Individuals in Dallas, Texas, should understand that Internet use is rarely 100 percent private. From adware to the authorities, organizations track your movement and activity online for a variety of reasons. A group of individuals who were arrested in a federal sting operation known as "Operation Round Table" drew the interest of authorities due to allegations of internet solicitation and child pornography.
According to authorities, the leader of the operation resided in a neighboring state, but the ring of individuals involved and the list of victims spans the entire globe. Federal investigators allege that individuals within the solicitation ring pretended to be girls online. They then talked boys into sharing explicit images of themselves or others; those images were further shared online.
Authorities report that many of the victims were age 13 to 15, though at least two of the boys were under the age of three. Investigators say there are around 250 victims. Victims are located in five countries other than the United States as well as 39 states.

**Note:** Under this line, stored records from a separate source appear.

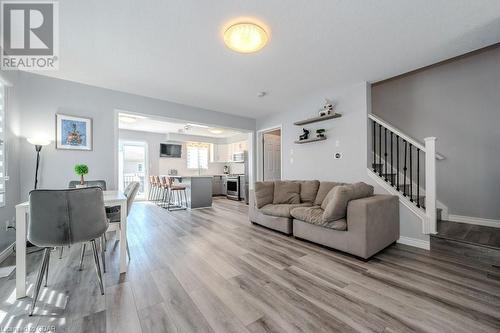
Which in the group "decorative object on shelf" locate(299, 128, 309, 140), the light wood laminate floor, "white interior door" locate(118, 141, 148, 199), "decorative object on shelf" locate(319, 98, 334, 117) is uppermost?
"decorative object on shelf" locate(319, 98, 334, 117)

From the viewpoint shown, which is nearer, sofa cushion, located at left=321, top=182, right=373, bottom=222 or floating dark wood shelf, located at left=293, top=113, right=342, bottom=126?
sofa cushion, located at left=321, top=182, right=373, bottom=222

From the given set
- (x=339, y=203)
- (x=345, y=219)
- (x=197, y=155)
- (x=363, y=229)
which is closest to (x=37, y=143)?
(x=339, y=203)

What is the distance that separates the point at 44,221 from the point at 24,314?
0.67 metres

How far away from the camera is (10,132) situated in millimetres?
2670

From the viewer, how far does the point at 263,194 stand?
3.58m

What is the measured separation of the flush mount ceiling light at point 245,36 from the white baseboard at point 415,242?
320cm

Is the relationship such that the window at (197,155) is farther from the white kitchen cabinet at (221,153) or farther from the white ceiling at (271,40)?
the white ceiling at (271,40)

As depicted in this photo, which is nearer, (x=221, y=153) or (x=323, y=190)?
(x=323, y=190)

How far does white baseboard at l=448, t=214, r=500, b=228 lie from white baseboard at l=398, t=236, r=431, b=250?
1431 millimetres

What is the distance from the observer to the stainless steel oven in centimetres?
700

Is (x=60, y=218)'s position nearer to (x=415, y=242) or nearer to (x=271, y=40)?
(x=271, y=40)

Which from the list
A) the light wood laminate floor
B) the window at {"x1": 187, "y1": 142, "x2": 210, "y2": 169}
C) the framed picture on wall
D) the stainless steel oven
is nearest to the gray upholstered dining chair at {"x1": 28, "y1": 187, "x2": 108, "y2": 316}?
the light wood laminate floor

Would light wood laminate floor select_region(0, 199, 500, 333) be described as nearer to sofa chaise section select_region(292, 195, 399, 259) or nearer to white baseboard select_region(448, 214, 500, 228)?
sofa chaise section select_region(292, 195, 399, 259)

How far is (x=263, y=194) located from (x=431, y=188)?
92.3 inches
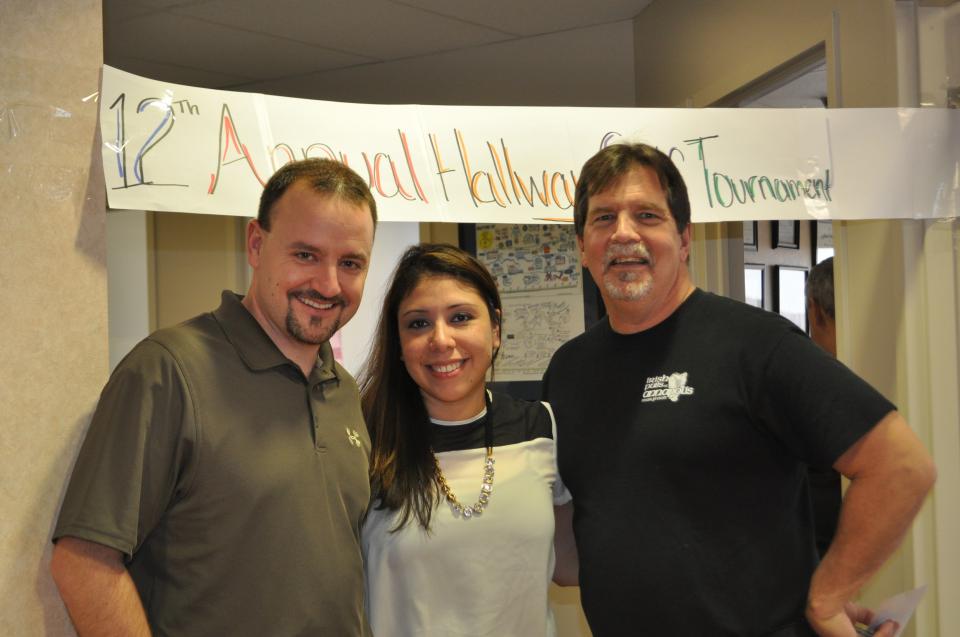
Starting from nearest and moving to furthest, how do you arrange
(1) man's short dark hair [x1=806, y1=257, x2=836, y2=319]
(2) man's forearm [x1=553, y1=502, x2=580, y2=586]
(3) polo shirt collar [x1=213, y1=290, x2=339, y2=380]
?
(3) polo shirt collar [x1=213, y1=290, x2=339, y2=380]
(2) man's forearm [x1=553, y1=502, x2=580, y2=586]
(1) man's short dark hair [x1=806, y1=257, x2=836, y2=319]

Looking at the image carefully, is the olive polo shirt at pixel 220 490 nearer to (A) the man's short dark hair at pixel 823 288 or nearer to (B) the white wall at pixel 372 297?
(A) the man's short dark hair at pixel 823 288

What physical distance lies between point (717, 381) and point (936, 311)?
0.85 m

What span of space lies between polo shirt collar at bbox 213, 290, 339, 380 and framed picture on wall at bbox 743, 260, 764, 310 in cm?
311

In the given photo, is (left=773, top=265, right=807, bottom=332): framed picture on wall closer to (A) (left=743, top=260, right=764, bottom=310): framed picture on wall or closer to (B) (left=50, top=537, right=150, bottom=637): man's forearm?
(A) (left=743, top=260, right=764, bottom=310): framed picture on wall

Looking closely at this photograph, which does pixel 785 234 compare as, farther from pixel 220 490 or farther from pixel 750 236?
pixel 220 490

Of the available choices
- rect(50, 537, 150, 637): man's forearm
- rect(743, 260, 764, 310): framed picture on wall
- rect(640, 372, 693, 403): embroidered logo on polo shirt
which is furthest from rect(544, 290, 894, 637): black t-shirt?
rect(743, 260, 764, 310): framed picture on wall

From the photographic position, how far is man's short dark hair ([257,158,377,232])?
1.49 meters

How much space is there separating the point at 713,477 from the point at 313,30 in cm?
269

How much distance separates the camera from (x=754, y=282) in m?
4.23

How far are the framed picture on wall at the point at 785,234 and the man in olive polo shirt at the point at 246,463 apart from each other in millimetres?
3185

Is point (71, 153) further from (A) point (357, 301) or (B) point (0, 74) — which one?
(A) point (357, 301)

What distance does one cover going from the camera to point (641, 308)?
1691 mm

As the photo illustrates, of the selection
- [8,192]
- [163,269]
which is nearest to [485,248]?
[163,269]

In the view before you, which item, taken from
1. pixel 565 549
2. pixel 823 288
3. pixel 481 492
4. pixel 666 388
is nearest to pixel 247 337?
pixel 481 492
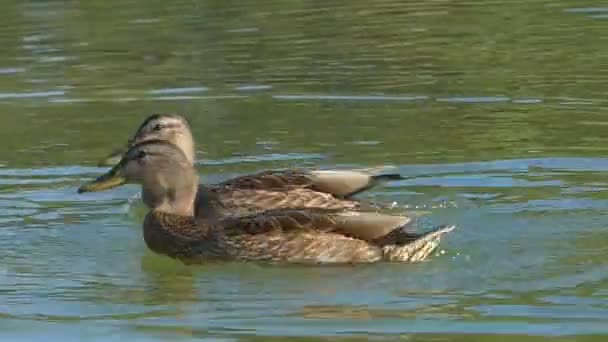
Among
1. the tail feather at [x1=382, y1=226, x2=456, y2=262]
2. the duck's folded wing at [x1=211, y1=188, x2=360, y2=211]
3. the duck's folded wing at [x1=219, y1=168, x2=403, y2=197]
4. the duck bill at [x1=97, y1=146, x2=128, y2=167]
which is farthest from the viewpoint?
the duck bill at [x1=97, y1=146, x2=128, y2=167]

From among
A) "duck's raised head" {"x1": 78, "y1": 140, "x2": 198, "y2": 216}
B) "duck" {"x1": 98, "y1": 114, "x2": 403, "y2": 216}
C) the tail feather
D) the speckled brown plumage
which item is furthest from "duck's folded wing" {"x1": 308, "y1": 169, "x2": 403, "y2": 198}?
the tail feather

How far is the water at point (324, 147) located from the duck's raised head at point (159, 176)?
1.27 ft

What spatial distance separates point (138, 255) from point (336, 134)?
369cm

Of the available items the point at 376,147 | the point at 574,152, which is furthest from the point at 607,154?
the point at 376,147

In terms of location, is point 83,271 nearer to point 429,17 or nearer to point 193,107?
point 193,107

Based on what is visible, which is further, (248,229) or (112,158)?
(112,158)

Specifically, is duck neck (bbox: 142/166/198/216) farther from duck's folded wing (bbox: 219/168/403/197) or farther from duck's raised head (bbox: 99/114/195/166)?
duck's raised head (bbox: 99/114/195/166)

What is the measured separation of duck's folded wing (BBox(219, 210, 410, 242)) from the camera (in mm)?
11531

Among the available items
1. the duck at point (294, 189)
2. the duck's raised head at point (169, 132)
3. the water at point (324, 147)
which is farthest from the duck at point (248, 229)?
the duck's raised head at point (169, 132)

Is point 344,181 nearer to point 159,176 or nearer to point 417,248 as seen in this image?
point 159,176

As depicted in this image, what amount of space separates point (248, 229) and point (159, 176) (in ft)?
3.17

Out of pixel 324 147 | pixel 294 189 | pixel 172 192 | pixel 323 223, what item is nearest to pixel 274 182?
pixel 294 189

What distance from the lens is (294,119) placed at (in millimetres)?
16156

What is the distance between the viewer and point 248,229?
11.8 meters
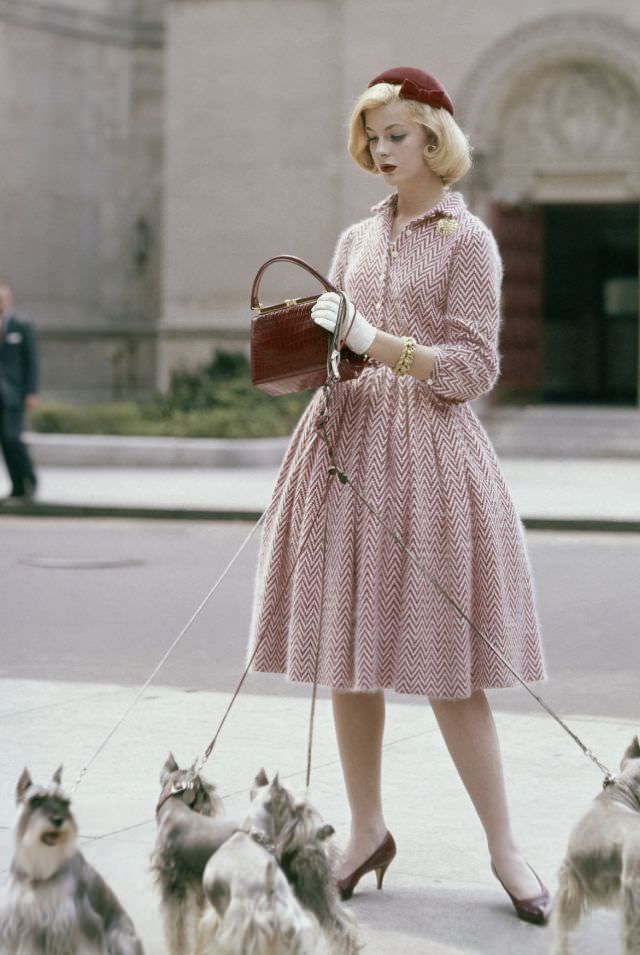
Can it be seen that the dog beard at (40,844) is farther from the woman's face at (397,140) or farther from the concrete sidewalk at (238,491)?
the concrete sidewalk at (238,491)

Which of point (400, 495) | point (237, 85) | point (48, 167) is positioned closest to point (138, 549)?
point (400, 495)

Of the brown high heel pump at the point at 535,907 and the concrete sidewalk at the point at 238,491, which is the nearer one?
the brown high heel pump at the point at 535,907

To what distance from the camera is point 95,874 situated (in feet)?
11.8

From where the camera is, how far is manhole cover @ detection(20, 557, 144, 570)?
1229 cm

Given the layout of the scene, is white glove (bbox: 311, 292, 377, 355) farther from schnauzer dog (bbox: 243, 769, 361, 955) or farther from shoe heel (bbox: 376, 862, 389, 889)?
shoe heel (bbox: 376, 862, 389, 889)

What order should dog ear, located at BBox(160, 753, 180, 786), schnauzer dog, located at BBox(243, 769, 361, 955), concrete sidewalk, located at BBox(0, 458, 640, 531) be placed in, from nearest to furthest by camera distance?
schnauzer dog, located at BBox(243, 769, 361, 955) → dog ear, located at BBox(160, 753, 180, 786) → concrete sidewalk, located at BBox(0, 458, 640, 531)

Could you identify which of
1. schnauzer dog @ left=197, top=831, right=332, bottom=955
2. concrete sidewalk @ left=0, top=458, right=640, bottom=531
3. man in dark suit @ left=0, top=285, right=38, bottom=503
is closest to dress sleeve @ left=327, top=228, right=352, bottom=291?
schnauzer dog @ left=197, top=831, right=332, bottom=955

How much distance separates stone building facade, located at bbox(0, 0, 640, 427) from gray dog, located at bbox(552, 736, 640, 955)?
69.6 feet

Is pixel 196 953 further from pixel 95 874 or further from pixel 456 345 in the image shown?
pixel 456 345

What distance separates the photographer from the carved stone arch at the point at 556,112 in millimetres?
24109

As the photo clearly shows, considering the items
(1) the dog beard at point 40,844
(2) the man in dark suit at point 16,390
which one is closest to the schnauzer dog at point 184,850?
(1) the dog beard at point 40,844

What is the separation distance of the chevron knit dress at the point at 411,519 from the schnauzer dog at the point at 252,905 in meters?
0.94

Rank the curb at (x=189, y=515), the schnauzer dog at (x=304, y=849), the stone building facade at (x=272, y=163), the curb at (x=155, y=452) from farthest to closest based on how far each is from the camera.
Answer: the stone building facade at (x=272, y=163)
the curb at (x=155, y=452)
the curb at (x=189, y=515)
the schnauzer dog at (x=304, y=849)

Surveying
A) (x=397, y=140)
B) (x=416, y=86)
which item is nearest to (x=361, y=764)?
(x=397, y=140)
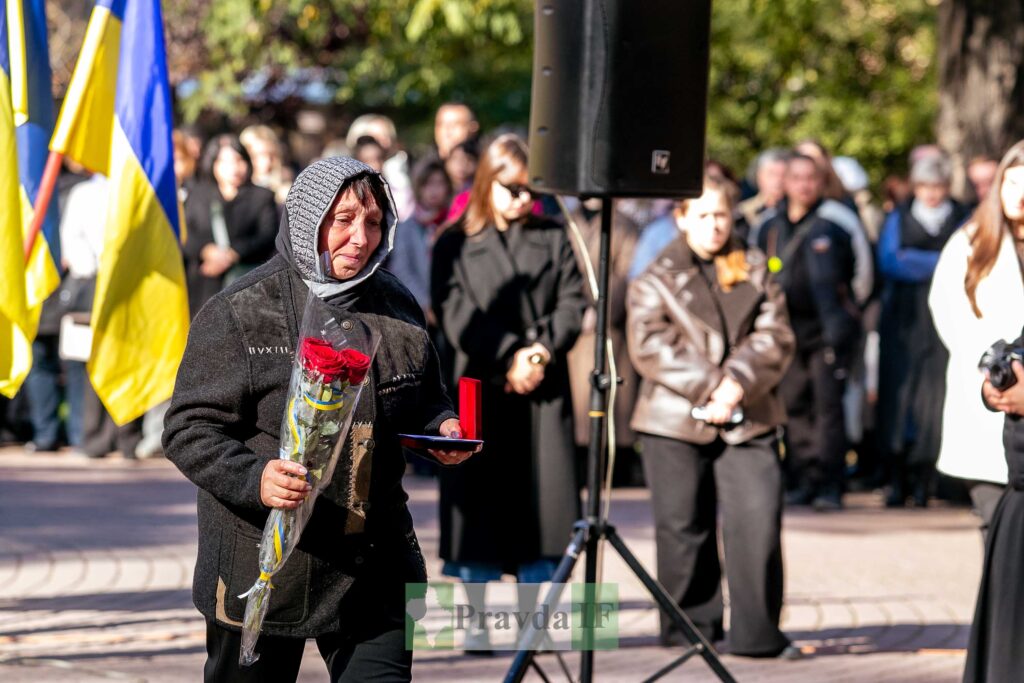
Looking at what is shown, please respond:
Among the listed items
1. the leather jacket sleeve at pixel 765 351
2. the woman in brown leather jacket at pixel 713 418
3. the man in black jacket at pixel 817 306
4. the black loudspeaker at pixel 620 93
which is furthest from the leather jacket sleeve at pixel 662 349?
the man in black jacket at pixel 817 306

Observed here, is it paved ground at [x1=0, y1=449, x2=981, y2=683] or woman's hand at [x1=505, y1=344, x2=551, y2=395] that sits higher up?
woman's hand at [x1=505, y1=344, x2=551, y2=395]

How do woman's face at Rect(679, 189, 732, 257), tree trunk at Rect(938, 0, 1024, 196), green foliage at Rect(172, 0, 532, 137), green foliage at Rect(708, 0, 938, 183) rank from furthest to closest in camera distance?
1. green foliage at Rect(708, 0, 938, 183)
2. green foliage at Rect(172, 0, 532, 137)
3. tree trunk at Rect(938, 0, 1024, 196)
4. woman's face at Rect(679, 189, 732, 257)

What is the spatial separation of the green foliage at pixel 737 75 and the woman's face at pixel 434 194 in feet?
32.7

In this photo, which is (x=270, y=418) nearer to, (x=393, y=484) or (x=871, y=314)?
(x=393, y=484)

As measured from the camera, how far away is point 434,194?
450 inches

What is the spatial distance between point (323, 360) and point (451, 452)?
569 mm

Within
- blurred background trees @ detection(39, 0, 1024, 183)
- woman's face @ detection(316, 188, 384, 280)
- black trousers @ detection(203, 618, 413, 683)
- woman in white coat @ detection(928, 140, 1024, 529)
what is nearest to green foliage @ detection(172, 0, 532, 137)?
blurred background trees @ detection(39, 0, 1024, 183)

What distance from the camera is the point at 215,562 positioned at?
4262mm

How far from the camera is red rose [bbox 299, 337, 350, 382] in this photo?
387cm

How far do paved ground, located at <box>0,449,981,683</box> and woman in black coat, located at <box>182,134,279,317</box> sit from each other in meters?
1.48

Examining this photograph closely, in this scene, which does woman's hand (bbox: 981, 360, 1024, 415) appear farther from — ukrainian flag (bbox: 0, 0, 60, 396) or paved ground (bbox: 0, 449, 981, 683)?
ukrainian flag (bbox: 0, 0, 60, 396)

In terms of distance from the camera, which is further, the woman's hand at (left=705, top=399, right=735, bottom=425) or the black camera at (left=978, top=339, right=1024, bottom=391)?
the woman's hand at (left=705, top=399, right=735, bottom=425)

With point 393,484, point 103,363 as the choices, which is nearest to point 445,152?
point 103,363

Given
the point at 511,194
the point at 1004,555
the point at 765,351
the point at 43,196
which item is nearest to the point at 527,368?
the point at 511,194
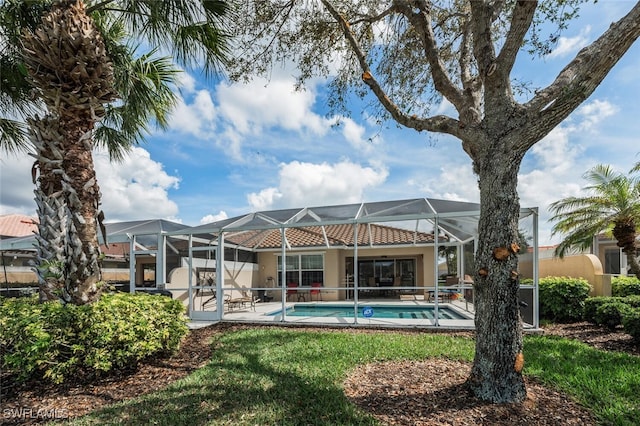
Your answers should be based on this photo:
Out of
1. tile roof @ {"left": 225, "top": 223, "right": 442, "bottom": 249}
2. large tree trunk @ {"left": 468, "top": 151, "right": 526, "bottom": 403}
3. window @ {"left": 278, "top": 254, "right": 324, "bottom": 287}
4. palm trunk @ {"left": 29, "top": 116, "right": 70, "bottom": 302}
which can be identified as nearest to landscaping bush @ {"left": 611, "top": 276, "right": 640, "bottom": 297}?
tile roof @ {"left": 225, "top": 223, "right": 442, "bottom": 249}

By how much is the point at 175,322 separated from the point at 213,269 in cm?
794

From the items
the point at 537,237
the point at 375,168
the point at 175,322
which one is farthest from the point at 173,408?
the point at 375,168

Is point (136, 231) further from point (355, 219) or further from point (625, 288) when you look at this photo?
point (625, 288)

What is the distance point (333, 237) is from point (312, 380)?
12853mm

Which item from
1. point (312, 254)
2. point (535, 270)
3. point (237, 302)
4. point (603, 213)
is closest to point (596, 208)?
point (603, 213)

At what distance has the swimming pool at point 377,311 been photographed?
12.5 m

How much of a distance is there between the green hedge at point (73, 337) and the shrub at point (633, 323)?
904cm

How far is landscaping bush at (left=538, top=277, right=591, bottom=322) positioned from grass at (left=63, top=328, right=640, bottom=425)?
134 inches

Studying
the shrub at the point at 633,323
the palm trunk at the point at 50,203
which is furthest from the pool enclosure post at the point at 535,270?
the palm trunk at the point at 50,203

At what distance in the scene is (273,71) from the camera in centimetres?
805

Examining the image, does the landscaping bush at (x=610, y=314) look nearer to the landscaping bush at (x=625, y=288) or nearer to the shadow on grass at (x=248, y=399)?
the landscaping bush at (x=625, y=288)

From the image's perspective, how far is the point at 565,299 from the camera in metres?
10.7

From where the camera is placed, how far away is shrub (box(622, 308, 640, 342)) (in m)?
7.05

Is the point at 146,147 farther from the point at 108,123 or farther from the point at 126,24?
the point at 126,24
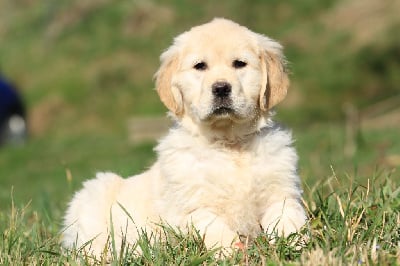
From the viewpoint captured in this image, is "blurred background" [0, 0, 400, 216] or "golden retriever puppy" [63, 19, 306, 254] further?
"blurred background" [0, 0, 400, 216]

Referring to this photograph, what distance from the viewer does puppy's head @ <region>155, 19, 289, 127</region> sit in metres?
5.40

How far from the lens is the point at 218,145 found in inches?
223

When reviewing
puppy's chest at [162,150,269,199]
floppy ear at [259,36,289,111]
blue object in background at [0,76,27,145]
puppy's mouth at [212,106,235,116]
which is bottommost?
puppy's chest at [162,150,269,199]

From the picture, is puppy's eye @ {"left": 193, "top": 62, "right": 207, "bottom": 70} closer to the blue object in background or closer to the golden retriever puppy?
the golden retriever puppy

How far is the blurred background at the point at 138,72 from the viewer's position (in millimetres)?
18969

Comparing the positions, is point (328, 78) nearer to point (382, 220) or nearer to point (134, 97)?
point (134, 97)

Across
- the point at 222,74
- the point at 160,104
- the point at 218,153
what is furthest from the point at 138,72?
the point at 222,74

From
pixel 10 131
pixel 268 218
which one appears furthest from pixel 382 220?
pixel 10 131

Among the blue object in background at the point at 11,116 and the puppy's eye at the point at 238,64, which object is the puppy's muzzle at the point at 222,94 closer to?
the puppy's eye at the point at 238,64

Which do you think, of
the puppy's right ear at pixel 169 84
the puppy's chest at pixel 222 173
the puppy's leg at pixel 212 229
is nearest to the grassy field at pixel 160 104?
the puppy's leg at pixel 212 229

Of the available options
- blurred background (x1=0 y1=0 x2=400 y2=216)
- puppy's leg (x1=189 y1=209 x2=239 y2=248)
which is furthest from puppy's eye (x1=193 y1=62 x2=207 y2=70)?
blurred background (x1=0 y1=0 x2=400 y2=216)

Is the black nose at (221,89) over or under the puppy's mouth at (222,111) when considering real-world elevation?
over

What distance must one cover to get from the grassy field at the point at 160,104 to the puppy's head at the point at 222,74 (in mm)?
834

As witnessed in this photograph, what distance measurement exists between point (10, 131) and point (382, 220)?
1958 cm
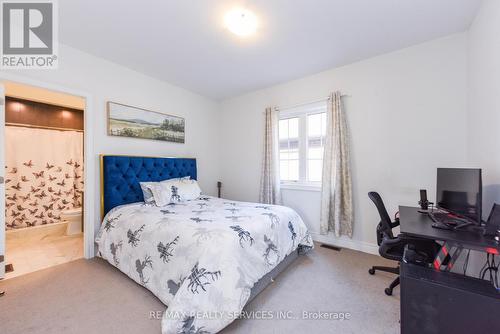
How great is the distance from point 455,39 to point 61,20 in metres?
4.10

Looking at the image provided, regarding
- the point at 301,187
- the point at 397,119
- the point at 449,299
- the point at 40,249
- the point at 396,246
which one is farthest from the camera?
the point at 301,187

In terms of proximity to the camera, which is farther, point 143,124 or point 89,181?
point 143,124

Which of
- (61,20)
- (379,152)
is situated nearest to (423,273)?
(379,152)

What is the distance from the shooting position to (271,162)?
140 inches

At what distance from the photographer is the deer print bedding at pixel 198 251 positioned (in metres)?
1.41

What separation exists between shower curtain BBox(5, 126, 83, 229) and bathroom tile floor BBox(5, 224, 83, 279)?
194 millimetres

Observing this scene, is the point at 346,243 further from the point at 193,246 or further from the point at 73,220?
the point at 73,220

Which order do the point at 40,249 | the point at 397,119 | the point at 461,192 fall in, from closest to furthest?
1. the point at 461,192
2. the point at 397,119
3. the point at 40,249

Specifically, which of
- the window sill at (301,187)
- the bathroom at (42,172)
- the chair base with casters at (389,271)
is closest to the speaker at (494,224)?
the chair base with casters at (389,271)

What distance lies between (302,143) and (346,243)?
1.65 m

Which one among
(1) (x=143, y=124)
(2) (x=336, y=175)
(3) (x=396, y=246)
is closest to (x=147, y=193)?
(1) (x=143, y=124)

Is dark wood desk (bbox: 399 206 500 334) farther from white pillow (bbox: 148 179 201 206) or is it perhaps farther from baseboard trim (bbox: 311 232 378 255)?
white pillow (bbox: 148 179 201 206)

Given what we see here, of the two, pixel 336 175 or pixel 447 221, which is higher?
pixel 336 175

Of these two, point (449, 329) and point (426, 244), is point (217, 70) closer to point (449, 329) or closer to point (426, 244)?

A 27-year-old in a neighboring state is accused of being the ringleader for the operation. Authorities arrested 14 men in the case; they report that 10 of the other men reside in the same state as the alleged ringleader. According to authorities, the 27-year-old admits to creating fake online personas and say he encouraged others to do so as well.
Court documents indicate the man was arrested in June 2013 and has been in custody since that date. Documents also indicate that the man plans to change his plea to guilty in a hearing on March 27; he is facing a possible sentence of 20 years up to life in prison.
It's important to remember that not everyone who is arrested is guilty. That task falls to the prosecutor to provide guilt beyond a reasonable doubt. Everyone charged with a crime has a right to a fair and unbiased trial, as well as the right to appeal a verdict that is unfavorable.